**PROBLEM DESCRIPTION:**
Can you reproduce all of the records below with "shrub" replaced by "bush" and nothing else changed, leaving the pictures out?

-*-*-

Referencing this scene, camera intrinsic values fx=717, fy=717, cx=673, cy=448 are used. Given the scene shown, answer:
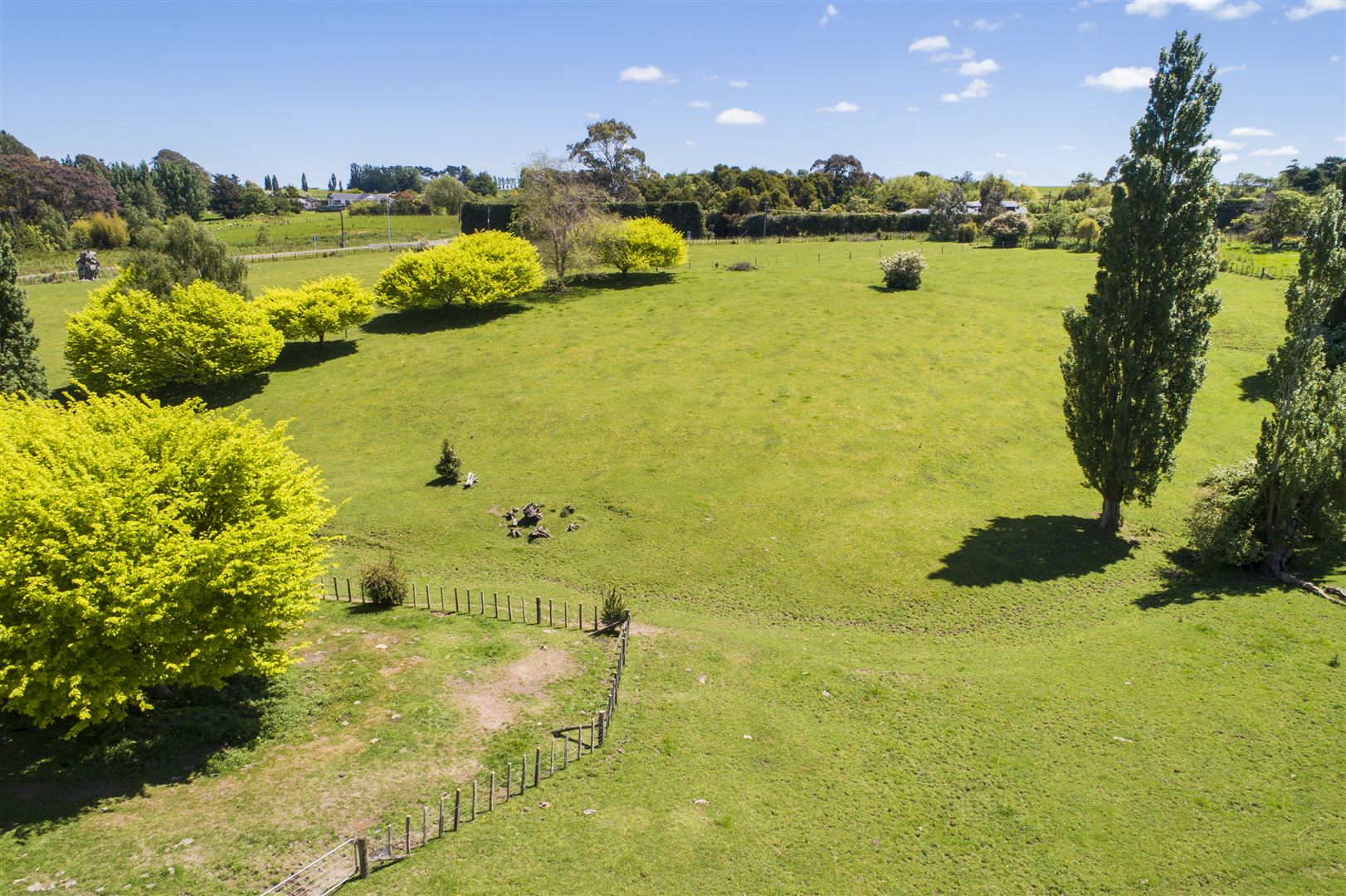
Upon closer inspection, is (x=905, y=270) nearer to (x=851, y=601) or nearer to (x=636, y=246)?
(x=636, y=246)

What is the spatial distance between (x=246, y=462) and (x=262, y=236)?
10498 cm

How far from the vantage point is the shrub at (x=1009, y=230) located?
298 ft

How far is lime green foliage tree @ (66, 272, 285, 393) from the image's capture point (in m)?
44.9

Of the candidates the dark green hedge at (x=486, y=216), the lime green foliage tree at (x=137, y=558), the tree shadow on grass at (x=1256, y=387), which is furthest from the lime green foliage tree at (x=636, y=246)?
the lime green foliage tree at (x=137, y=558)

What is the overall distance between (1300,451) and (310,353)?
58965 mm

-*-*-

**RESULT OF THE EXERCISE:**
Referencing this scene, camera intrinsic values fx=717, fy=717, cx=673, cy=448 are used. Given the scene shown, answer:
Upon closer inspection, is (x=905, y=270) nearer to (x=851, y=601) or nearer to (x=636, y=246)?
(x=636, y=246)

What is the spatial distance between (x=246, y=462) and (x=262, y=236)?
10498 cm

How far from the vantage point is the bush at (x=1009, y=230) located?
298 ft

How far is lime green foliage tree @ (66, 272, 285, 393) from the image's capture point (in m)?
44.9

Of the candidates the dark green hedge at (x=486, y=216), the lime green foliage tree at (x=137, y=558), the tree shadow on grass at (x=1256, y=387), which is furthest from the lime green foliage tree at (x=636, y=246)?
the lime green foliage tree at (x=137, y=558)

What is the overall distance between (1300,451) and (310,353)?
58965 mm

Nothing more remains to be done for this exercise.